Midnight phone calls are one thing, but often the more difficult task is to provide healing presence in the midst of our everyday lives, stopping our "doing" long enough to be present in the brokenness of the world. And not only in the parts that are so obviously broken, but those that look like the state-of-the-art hospital Matt describes--efficient, bright and sterilized. And in desperate need of an undivided touch.

"As those who are connected to Jesus, trusting him in our spiritual poverty, we can offer others the personal presence of Jesus," Matt says. "By touching others we offer them the touch of Jesus. In our impersonal culture marked by deep loneliness, this ministry of presence--offering the presence of Christ, God with us, to others in their isolation and pain--is an amazing privilege and calling."

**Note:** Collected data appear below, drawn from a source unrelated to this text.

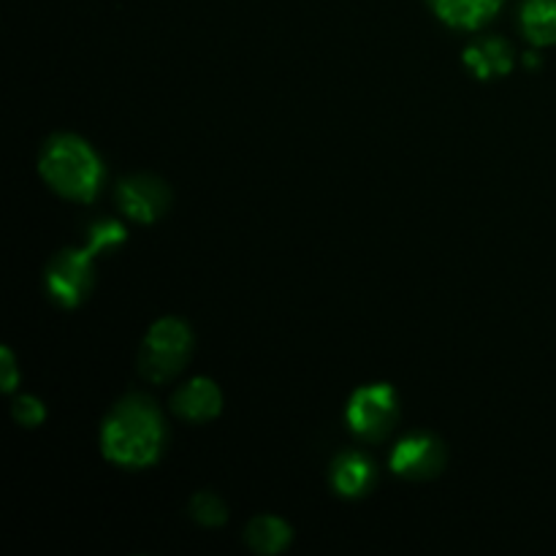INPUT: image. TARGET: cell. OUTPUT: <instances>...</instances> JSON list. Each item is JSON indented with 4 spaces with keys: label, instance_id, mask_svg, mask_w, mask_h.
Returning a JSON list of instances; mask_svg holds the SVG:
<instances>
[{
    "label": "cell",
    "instance_id": "1",
    "mask_svg": "<svg viewBox=\"0 0 556 556\" xmlns=\"http://www.w3.org/2000/svg\"><path fill=\"white\" fill-rule=\"evenodd\" d=\"M166 443V424L155 402L130 394L112 407L101 429L103 456L123 467H150Z\"/></svg>",
    "mask_w": 556,
    "mask_h": 556
},
{
    "label": "cell",
    "instance_id": "2",
    "mask_svg": "<svg viewBox=\"0 0 556 556\" xmlns=\"http://www.w3.org/2000/svg\"><path fill=\"white\" fill-rule=\"evenodd\" d=\"M38 172L54 193L71 201H92L103 182L101 157L76 134H54L47 139Z\"/></svg>",
    "mask_w": 556,
    "mask_h": 556
},
{
    "label": "cell",
    "instance_id": "3",
    "mask_svg": "<svg viewBox=\"0 0 556 556\" xmlns=\"http://www.w3.org/2000/svg\"><path fill=\"white\" fill-rule=\"evenodd\" d=\"M193 351V334L179 318H161L150 326L139 351V372L150 383H166L182 372Z\"/></svg>",
    "mask_w": 556,
    "mask_h": 556
},
{
    "label": "cell",
    "instance_id": "4",
    "mask_svg": "<svg viewBox=\"0 0 556 556\" xmlns=\"http://www.w3.org/2000/svg\"><path fill=\"white\" fill-rule=\"evenodd\" d=\"M396 418H400V405H396V391L391 386H364L348 402V427L369 443L383 440L394 429Z\"/></svg>",
    "mask_w": 556,
    "mask_h": 556
},
{
    "label": "cell",
    "instance_id": "5",
    "mask_svg": "<svg viewBox=\"0 0 556 556\" xmlns=\"http://www.w3.org/2000/svg\"><path fill=\"white\" fill-rule=\"evenodd\" d=\"M92 250H60L43 271V288L60 307H76L92 288Z\"/></svg>",
    "mask_w": 556,
    "mask_h": 556
},
{
    "label": "cell",
    "instance_id": "6",
    "mask_svg": "<svg viewBox=\"0 0 556 556\" xmlns=\"http://www.w3.org/2000/svg\"><path fill=\"white\" fill-rule=\"evenodd\" d=\"M168 204H172V190L152 174H134L117 188V206L136 223H155L157 217L166 215Z\"/></svg>",
    "mask_w": 556,
    "mask_h": 556
},
{
    "label": "cell",
    "instance_id": "7",
    "mask_svg": "<svg viewBox=\"0 0 556 556\" xmlns=\"http://www.w3.org/2000/svg\"><path fill=\"white\" fill-rule=\"evenodd\" d=\"M445 459V445L440 443L432 434H413L396 443L394 454H391V470L402 478L410 481H427L443 472Z\"/></svg>",
    "mask_w": 556,
    "mask_h": 556
},
{
    "label": "cell",
    "instance_id": "8",
    "mask_svg": "<svg viewBox=\"0 0 556 556\" xmlns=\"http://www.w3.org/2000/svg\"><path fill=\"white\" fill-rule=\"evenodd\" d=\"M172 407L179 418H185V421L204 424L220 413L223 394L210 378H193L174 391Z\"/></svg>",
    "mask_w": 556,
    "mask_h": 556
},
{
    "label": "cell",
    "instance_id": "9",
    "mask_svg": "<svg viewBox=\"0 0 556 556\" xmlns=\"http://www.w3.org/2000/svg\"><path fill=\"white\" fill-rule=\"evenodd\" d=\"M465 65L478 79L505 76L514 68V49L505 38H478L465 49Z\"/></svg>",
    "mask_w": 556,
    "mask_h": 556
},
{
    "label": "cell",
    "instance_id": "10",
    "mask_svg": "<svg viewBox=\"0 0 556 556\" xmlns=\"http://www.w3.org/2000/svg\"><path fill=\"white\" fill-rule=\"evenodd\" d=\"M434 14L459 30H478L494 20L503 0H429Z\"/></svg>",
    "mask_w": 556,
    "mask_h": 556
},
{
    "label": "cell",
    "instance_id": "11",
    "mask_svg": "<svg viewBox=\"0 0 556 556\" xmlns=\"http://www.w3.org/2000/svg\"><path fill=\"white\" fill-rule=\"evenodd\" d=\"M331 483L342 497H358L372 483V465L362 454H340L331 465Z\"/></svg>",
    "mask_w": 556,
    "mask_h": 556
},
{
    "label": "cell",
    "instance_id": "12",
    "mask_svg": "<svg viewBox=\"0 0 556 556\" xmlns=\"http://www.w3.org/2000/svg\"><path fill=\"white\" fill-rule=\"evenodd\" d=\"M521 30L538 47L556 43V0H525Z\"/></svg>",
    "mask_w": 556,
    "mask_h": 556
},
{
    "label": "cell",
    "instance_id": "13",
    "mask_svg": "<svg viewBox=\"0 0 556 556\" xmlns=\"http://www.w3.org/2000/svg\"><path fill=\"white\" fill-rule=\"evenodd\" d=\"M244 541L255 554H280L291 543V527L277 516H255L244 530Z\"/></svg>",
    "mask_w": 556,
    "mask_h": 556
},
{
    "label": "cell",
    "instance_id": "14",
    "mask_svg": "<svg viewBox=\"0 0 556 556\" xmlns=\"http://www.w3.org/2000/svg\"><path fill=\"white\" fill-rule=\"evenodd\" d=\"M190 516L204 527H220L226 525L228 508L217 494L199 492L193 500H190Z\"/></svg>",
    "mask_w": 556,
    "mask_h": 556
},
{
    "label": "cell",
    "instance_id": "15",
    "mask_svg": "<svg viewBox=\"0 0 556 556\" xmlns=\"http://www.w3.org/2000/svg\"><path fill=\"white\" fill-rule=\"evenodd\" d=\"M14 418L22 424V427H38V424L47 418V410H43L41 402L36 396H20L14 402Z\"/></svg>",
    "mask_w": 556,
    "mask_h": 556
},
{
    "label": "cell",
    "instance_id": "16",
    "mask_svg": "<svg viewBox=\"0 0 556 556\" xmlns=\"http://www.w3.org/2000/svg\"><path fill=\"white\" fill-rule=\"evenodd\" d=\"M0 372H3V378H0V383H3V391H14L16 364H14V356H11L9 348H3V351H0Z\"/></svg>",
    "mask_w": 556,
    "mask_h": 556
}]
</instances>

Hospitality is often associated with doing--entertaining, opening, welcoming--but I wonder about the healing touch we could provide others if we'd stop doing for them and simply start being with them.

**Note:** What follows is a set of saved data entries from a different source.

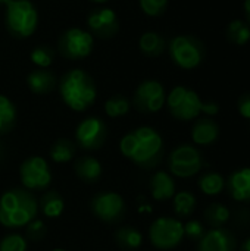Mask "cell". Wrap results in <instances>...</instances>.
I'll list each match as a JSON object with an SVG mask.
<instances>
[{
  "instance_id": "42",
  "label": "cell",
  "mask_w": 250,
  "mask_h": 251,
  "mask_svg": "<svg viewBox=\"0 0 250 251\" xmlns=\"http://www.w3.org/2000/svg\"><path fill=\"white\" fill-rule=\"evenodd\" d=\"M52 251H66V250H63V249H55V250H52Z\"/></svg>"
},
{
  "instance_id": "13",
  "label": "cell",
  "mask_w": 250,
  "mask_h": 251,
  "mask_svg": "<svg viewBox=\"0 0 250 251\" xmlns=\"http://www.w3.org/2000/svg\"><path fill=\"white\" fill-rule=\"evenodd\" d=\"M106 138H108V126L100 118L96 116L83 119L75 129L77 144L88 151L102 149Z\"/></svg>"
},
{
  "instance_id": "24",
  "label": "cell",
  "mask_w": 250,
  "mask_h": 251,
  "mask_svg": "<svg viewBox=\"0 0 250 251\" xmlns=\"http://www.w3.org/2000/svg\"><path fill=\"white\" fill-rule=\"evenodd\" d=\"M115 241L122 250H137L143 244V235L133 226H121L115 232Z\"/></svg>"
},
{
  "instance_id": "15",
  "label": "cell",
  "mask_w": 250,
  "mask_h": 251,
  "mask_svg": "<svg viewBox=\"0 0 250 251\" xmlns=\"http://www.w3.org/2000/svg\"><path fill=\"white\" fill-rule=\"evenodd\" d=\"M197 251H237L236 235L224 228H211L197 243Z\"/></svg>"
},
{
  "instance_id": "5",
  "label": "cell",
  "mask_w": 250,
  "mask_h": 251,
  "mask_svg": "<svg viewBox=\"0 0 250 251\" xmlns=\"http://www.w3.org/2000/svg\"><path fill=\"white\" fill-rule=\"evenodd\" d=\"M38 25V13L35 6L28 0H10L6 4L7 31L18 38H28Z\"/></svg>"
},
{
  "instance_id": "20",
  "label": "cell",
  "mask_w": 250,
  "mask_h": 251,
  "mask_svg": "<svg viewBox=\"0 0 250 251\" xmlns=\"http://www.w3.org/2000/svg\"><path fill=\"white\" fill-rule=\"evenodd\" d=\"M27 84L29 90L35 94H47L56 85V78L52 72L44 69H35L27 76Z\"/></svg>"
},
{
  "instance_id": "8",
  "label": "cell",
  "mask_w": 250,
  "mask_h": 251,
  "mask_svg": "<svg viewBox=\"0 0 250 251\" xmlns=\"http://www.w3.org/2000/svg\"><path fill=\"white\" fill-rule=\"evenodd\" d=\"M149 238L153 247L165 251L172 250L184 238L183 224L175 218H158L149 228Z\"/></svg>"
},
{
  "instance_id": "11",
  "label": "cell",
  "mask_w": 250,
  "mask_h": 251,
  "mask_svg": "<svg viewBox=\"0 0 250 251\" xmlns=\"http://www.w3.org/2000/svg\"><path fill=\"white\" fill-rule=\"evenodd\" d=\"M91 212L106 224H118L125 216V201L113 191H102L91 199Z\"/></svg>"
},
{
  "instance_id": "31",
  "label": "cell",
  "mask_w": 250,
  "mask_h": 251,
  "mask_svg": "<svg viewBox=\"0 0 250 251\" xmlns=\"http://www.w3.org/2000/svg\"><path fill=\"white\" fill-rule=\"evenodd\" d=\"M29 57H31V62L35 66H38V68H47V66L52 65L53 57H55V53H53V50L49 46L41 44V46L35 47L31 51V56Z\"/></svg>"
},
{
  "instance_id": "26",
  "label": "cell",
  "mask_w": 250,
  "mask_h": 251,
  "mask_svg": "<svg viewBox=\"0 0 250 251\" xmlns=\"http://www.w3.org/2000/svg\"><path fill=\"white\" fill-rule=\"evenodd\" d=\"M16 124V107L6 97L0 94V135L9 134Z\"/></svg>"
},
{
  "instance_id": "37",
  "label": "cell",
  "mask_w": 250,
  "mask_h": 251,
  "mask_svg": "<svg viewBox=\"0 0 250 251\" xmlns=\"http://www.w3.org/2000/svg\"><path fill=\"white\" fill-rule=\"evenodd\" d=\"M237 251H250V237H248L246 240H243V243L240 244V247H239Z\"/></svg>"
},
{
  "instance_id": "21",
  "label": "cell",
  "mask_w": 250,
  "mask_h": 251,
  "mask_svg": "<svg viewBox=\"0 0 250 251\" xmlns=\"http://www.w3.org/2000/svg\"><path fill=\"white\" fill-rule=\"evenodd\" d=\"M139 47H140V51L144 56L158 57V56H161L164 53V50L167 47V43H165V38L161 34L153 32V31H147L140 37Z\"/></svg>"
},
{
  "instance_id": "34",
  "label": "cell",
  "mask_w": 250,
  "mask_h": 251,
  "mask_svg": "<svg viewBox=\"0 0 250 251\" xmlns=\"http://www.w3.org/2000/svg\"><path fill=\"white\" fill-rule=\"evenodd\" d=\"M183 228H184V237H187L190 241H194V243H199L202 240V237L206 234L205 225L196 219L189 221L186 225H183Z\"/></svg>"
},
{
  "instance_id": "29",
  "label": "cell",
  "mask_w": 250,
  "mask_h": 251,
  "mask_svg": "<svg viewBox=\"0 0 250 251\" xmlns=\"http://www.w3.org/2000/svg\"><path fill=\"white\" fill-rule=\"evenodd\" d=\"M174 199V212L177 216L180 218H189L190 215H193L197 200L196 196L190 191H181V193H175Z\"/></svg>"
},
{
  "instance_id": "12",
  "label": "cell",
  "mask_w": 250,
  "mask_h": 251,
  "mask_svg": "<svg viewBox=\"0 0 250 251\" xmlns=\"http://www.w3.org/2000/svg\"><path fill=\"white\" fill-rule=\"evenodd\" d=\"M167 101L164 85L155 79L143 81L133 96V106L141 113H156Z\"/></svg>"
},
{
  "instance_id": "1",
  "label": "cell",
  "mask_w": 250,
  "mask_h": 251,
  "mask_svg": "<svg viewBox=\"0 0 250 251\" xmlns=\"http://www.w3.org/2000/svg\"><path fill=\"white\" fill-rule=\"evenodd\" d=\"M121 153L141 169L156 168L164 157V140L150 126H140L121 140Z\"/></svg>"
},
{
  "instance_id": "28",
  "label": "cell",
  "mask_w": 250,
  "mask_h": 251,
  "mask_svg": "<svg viewBox=\"0 0 250 251\" xmlns=\"http://www.w3.org/2000/svg\"><path fill=\"white\" fill-rule=\"evenodd\" d=\"M227 40L234 46H245L250 40V25L246 21L234 19L227 26Z\"/></svg>"
},
{
  "instance_id": "9",
  "label": "cell",
  "mask_w": 250,
  "mask_h": 251,
  "mask_svg": "<svg viewBox=\"0 0 250 251\" xmlns=\"http://www.w3.org/2000/svg\"><path fill=\"white\" fill-rule=\"evenodd\" d=\"M93 35L81 28L66 29L57 41V49L62 57L69 60L85 59L93 51Z\"/></svg>"
},
{
  "instance_id": "22",
  "label": "cell",
  "mask_w": 250,
  "mask_h": 251,
  "mask_svg": "<svg viewBox=\"0 0 250 251\" xmlns=\"http://www.w3.org/2000/svg\"><path fill=\"white\" fill-rule=\"evenodd\" d=\"M231 218V212L225 204L212 203L203 212V219L211 228H224Z\"/></svg>"
},
{
  "instance_id": "7",
  "label": "cell",
  "mask_w": 250,
  "mask_h": 251,
  "mask_svg": "<svg viewBox=\"0 0 250 251\" xmlns=\"http://www.w3.org/2000/svg\"><path fill=\"white\" fill-rule=\"evenodd\" d=\"M205 160L202 153L190 144H181L175 147L168 157V168L174 176L192 178L202 171Z\"/></svg>"
},
{
  "instance_id": "14",
  "label": "cell",
  "mask_w": 250,
  "mask_h": 251,
  "mask_svg": "<svg viewBox=\"0 0 250 251\" xmlns=\"http://www.w3.org/2000/svg\"><path fill=\"white\" fill-rule=\"evenodd\" d=\"M90 31L99 38H112L119 31V19L109 7L94 9L87 18Z\"/></svg>"
},
{
  "instance_id": "23",
  "label": "cell",
  "mask_w": 250,
  "mask_h": 251,
  "mask_svg": "<svg viewBox=\"0 0 250 251\" xmlns=\"http://www.w3.org/2000/svg\"><path fill=\"white\" fill-rule=\"evenodd\" d=\"M38 207L41 209L44 216L55 219V218H59L62 215L65 203H63L62 196L57 191H46L40 199Z\"/></svg>"
},
{
  "instance_id": "30",
  "label": "cell",
  "mask_w": 250,
  "mask_h": 251,
  "mask_svg": "<svg viewBox=\"0 0 250 251\" xmlns=\"http://www.w3.org/2000/svg\"><path fill=\"white\" fill-rule=\"evenodd\" d=\"M131 103L127 97L116 94L105 103V112L109 118H121L130 112Z\"/></svg>"
},
{
  "instance_id": "6",
  "label": "cell",
  "mask_w": 250,
  "mask_h": 251,
  "mask_svg": "<svg viewBox=\"0 0 250 251\" xmlns=\"http://www.w3.org/2000/svg\"><path fill=\"white\" fill-rule=\"evenodd\" d=\"M169 56L183 69H194L205 59L203 43L193 35H177L169 41Z\"/></svg>"
},
{
  "instance_id": "41",
  "label": "cell",
  "mask_w": 250,
  "mask_h": 251,
  "mask_svg": "<svg viewBox=\"0 0 250 251\" xmlns=\"http://www.w3.org/2000/svg\"><path fill=\"white\" fill-rule=\"evenodd\" d=\"M91 1H96V3H105V1H108V0H91Z\"/></svg>"
},
{
  "instance_id": "4",
  "label": "cell",
  "mask_w": 250,
  "mask_h": 251,
  "mask_svg": "<svg viewBox=\"0 0 250 251\" xmlns=\"http://www.w3.org/2000/svg\"><path fill=\"white\" fill-rule=\"evenodd\" d=\"M167 106L169 113L178 121H193L200 113L215 116L220 112V106L215 101H202L194 90L178 85L171 90L167 97Z\"/></svg>"
},
{
  "instance_id": "3",
  "label": "cell",
  "mask_w": 250,
  "mask_h": 251,
  "mask_svg": "<svg viewBox=\"0 0 250 251\" xmlns=\"http://www.w3.org/2000/svg\"><path fill=\"white\" fill-rule=\"evenodd\" d=\"M59 91L65 104L75 112L87 110L97 97L93 78L83 69H71L66 72L60 79Z\"/></svg>"
},
{
  "instance_id": "27",
  "label": "cell",
  "mask_w": 250,
  "mask_h": 251,
  "mask_svg": "<svg viewBox=\"0 0 250 251\" xmlns=\"http://www.w3.org/2000/svg\"><path fill=\"white\" fill-rule=\"evenodd\" d=\"M75 144L68 140V138H59L56 140L52 147H50V157L53 162L56 163H66V162H71L72 157L75 156Z\"/></svg>"
},
{
  "instance_id": "32",
  "label": "cell",
  "mask_w": 250,
  "mask_h": 251,
  "mask_svg": "<svg viewBox=\"0 0 250 251\" xmlns=\"http://www.w3.org/2000/svg\"><path fill=\"white\" fill-rule=\"evenodd\" d=\"M47 235V226L44 225L43 221L34 219L25 226V238L29 241H43Z\"/></svg>"
},
{
  "instance_id": "36",
  "label": "cell",
  "mask_w": 250,
  "mask_h": 251,
  "mask_svg": "<svg viewBox=\"0 0 250 251\" xmlns=\"http://www.w3.org/2000/svg\"><path fill=\"white\" fill-rule=\"evenodd\" d=\"M237 110L240 116L250 121V93H245L237 100Z\"/></svg>"
},
{
  "instance_id": "35",
  "label": "cell",
  "mask_w": 250,
  "mask_h": 251,
  "mask_svg": "<svg viewBox=\"0 0 250 251\" xmlns=\"http://www.w3.org/2000/svg\"><path fill=\"white\" fill-rule=\"evenodd\" d=\"M140 9L149 16H159L168 7V0H139Z\"/></svg>"
},
{
  "instance_id": "16",
  "label": "cell",
  "mask_w": 250,
  "mask_h": 251,
  "mask_svg": "<svg viewBox=\"0 0 250 251\" xmlns=\"http://www.w3.org/2000/svg\"><path fill=\"white\" fill-rule=\"evenodd\" d=\"M225 190L234 201L250 203V168H240L225 179Z\"/></svg>"
},
{
  "instance_id": "19",
  "label": "cell",
  "mask_w": 250,
  "mask_h": 251,
  "mask_svg": "<svg viewBox=\"0 0 250 251\" xmlns=\"http://www.w3.org/2000/svg\"><path fill=\"white\" fill-rule=\"evenodd\" d=\"M74 172L85 184H94L102 176V165L91 156H83L75 160Z\"/></svg>"
},
{
  "instance_id": "10",
  "label": "cell",
  "mask_w": 250,
  "mask_h": 251,
  "mask_svg": "<svg viewBox=\"0 0 250 251\" xmlns=\"http://www.w3.org/2000/svg\"><path fill=\"white\" fill-rule=\"evenodd\" d=\"M21 182L29 191H44L52 182V174L47 162L40 156L28 157L19 168Z\"/></svg>"
},
{
  "instance_id": "33",
  "label": "cell",
  "mask_w": 250,
  "mask_h": 251,
  "mask_svg": "<svg viewBox=\"0 0 250 251\" xmlns=\"http://www.w3.org/2000/svg\"><path fill=\"white\" fill-rule=\"evenodd\" d=\"M0 251H27V240L19 234H12L0 241Z\"/></svg>"
},
{
  "instance_id": "38",
  "label": "cell",
  "mask_w": 250,
  "mask_h": 251,
  "mask_svg": "<svg viewBox=\"0 0 250 251\" xmlns=\"http://www.w3.org/2000/svg\"><path fill=\"white\" fill-rule=\"evenodd\" d=\"M245 13H246V19L250 24V0H245Z\"/></svg>"
},
{
  "instance_id": "18",
  "label": "cell",
  "mask_w": 250,
  "mask_h": 251,
  "mask_svg": "<svg viewBox=\"0 0 250 251\" xmlns=\"http://www.w3.org/2000/svg\"><path fill=\"white\" fill-rule=\"evenodd\" d=\"M149 185H150L152 197L158 201H165L175 196V181L165 171L155 172V175L150 178Z\"/></svg>"
},
{
  "instance_id": "40",
  "label": "cell",
  "mask_w": 250,
  "mask_h": 251,
  "mask_svg": "<svg viewBox=\"0 0 250 251\" xmlns=\"http://www.w3.org/2000/svg\"><path fill=\"white\" fill-rule=\"evenodd\" d=\"M9 1H10V0H0V7H1V6H6Z\"/></svg>"
},
{
  "instance_id": "17",
  "label": "cell",
  "mask_w": 250,
  "mask_h": 251,
  "mask_svg": "<svg viewBox=\"0 0 250 251\" xmlns=\"http://www.w3.org/2000/svg\"><path fill=\"white\" fill-rule=\"evenodd\" d=\"M220 137V126L218 124L206 116L197 119L192 126V140L197 146H211Z\"/></svg>"
},
{
  "instance_id": "2",
  "label": "cell",
  "mask_w": 250,
  "mask_h": 251,
  "mask_svg": "<svg viewBox=\"0 0 250 251\" xmlns=\"http://www.w3.org/2000/svg\"><path fill=\"white\" fill-rule=\"evenodd\" d=\"M37 212V200L27 188H12L0 197V225L7 229L27 226Z\"/></svg>"
},
{
  "instance_id": "39",
  "label": "cell",
  "mask_w": 250,
  "mask_h": 251,
  "mask_svg": "<svg viewBox=\"0 0 250 251\" xmlns=\"http://www.w3.org/2000/svg\"><path fill=\"white\" fill-rule=\"evenodd\" d=\"M4 157H6V149H4V144L0 141V163L4 160Z\"/></svg>"
},
{
  "instance_id": "25",
  "label": "cell",
  "mask_w": 250,
  "mask_h": 251,
  "mask_svg": "<svg viewBox=\"0 0 250 251\" xmlns=\"http://www.w3.org/2000/svg\"><path fill=\"white\" fill-rule=\"evenodd\" d=\"M199 188L205 196H218L225 190V178L215 171H208L199 178Z\"/></svg>"
}]
</instances>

When I think of the best dinner parties I've hosted, for example, I think of the ones that were rich in conversation: where politics, religion and money were all fair game, where surface-level was a bore, where the TV remained off, where dishes sat dirty in the sink, where wine turned into coffee and back into wine again. Where people engaged one another free from distraction and provided a healing presence by simply being themselves. I think the beauty of being present might just be the most beautiful kind of hospitality there is.

I had lunch with Matt last spring. I often ask authors about their experience writing their book; answers vary from "challenging" to "exhilarating" to "never again." But like his memorable time with "Bill" in the hospital, Matt's answer to my question stood out above the rest. After four years of delving deep into the book of Matthew--after being in the healing presence of Jesus--Matt couldn't help but walk away changed. It's fitting then, that the full title of the book is The Gospel of Matthew: God with Us. After experiencing the beauty of being present with Jesus--God with us--none of us, not one, can walk away unchanged.

In less than a week, we'll settle into Advent, perhaps the most poignant season of "God with Us." We're looking forward to sharing our thoughts with you and hope to hear from you as well. Until then, we hope your turkey is juicy, your football teams victorious, your hospitality undistracted and your heart overflowing. But most of all, we pray the beauty of God's presence in and through your life.

Happy Thanksgiving . . . from our house to yours!